-------- Source data --------
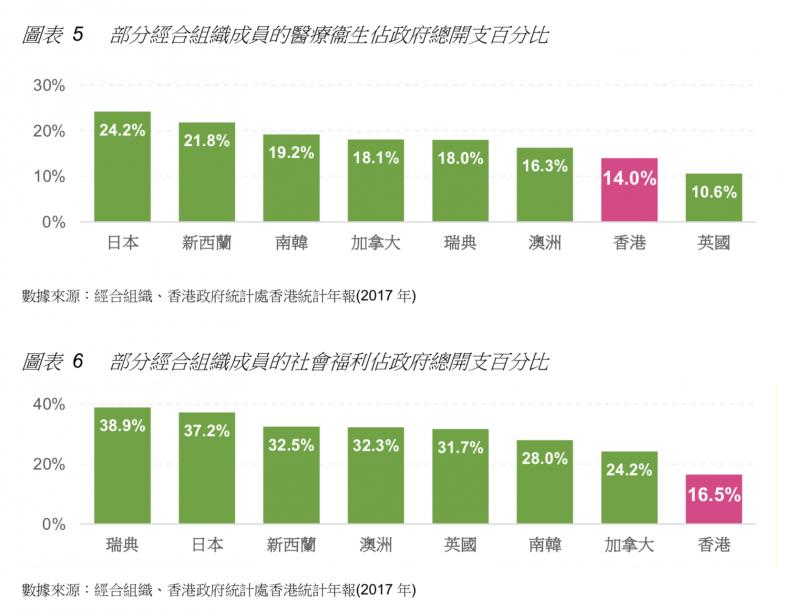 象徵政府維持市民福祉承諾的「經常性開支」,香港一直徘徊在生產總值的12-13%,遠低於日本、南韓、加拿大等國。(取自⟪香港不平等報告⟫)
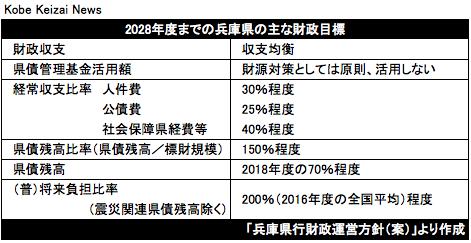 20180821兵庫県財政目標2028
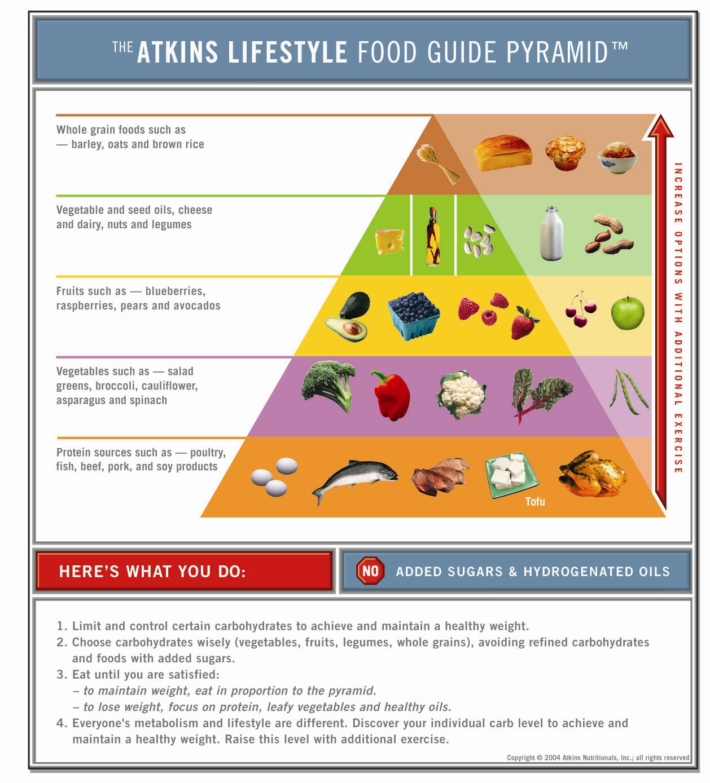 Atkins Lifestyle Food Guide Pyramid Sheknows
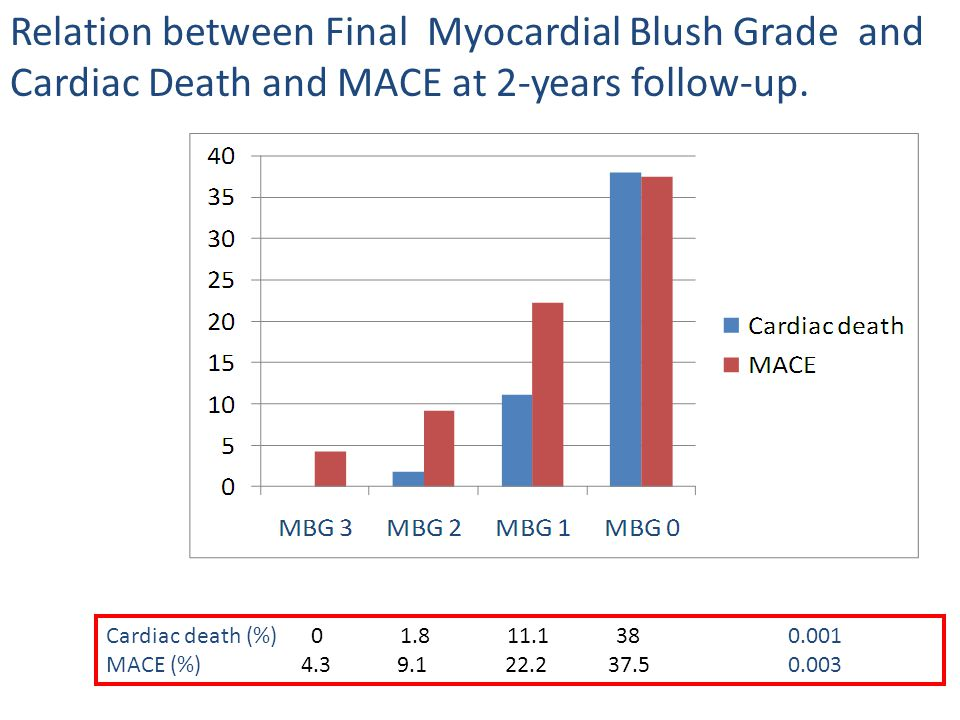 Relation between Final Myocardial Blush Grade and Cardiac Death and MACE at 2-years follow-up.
--------
■ **Your task**
Repeat each line above exactly as it reads, omitting any pictures.

■ **Your solution**
 象徵政府維持市民福祉承諾的「經常性開支」,香港一直徘徊在生產總值的12-13%,遠低於日本、南韓、加拿大等國。(取自⟪香港不平等報告⟫)
 20180821兵庫県財政目標2028
 Atkins Lifestyle Food Guide Pyramid Sheknows
 Relation between Final Myocardial Blush Grade and Cardiac Death and MACE at 2-years follow-up.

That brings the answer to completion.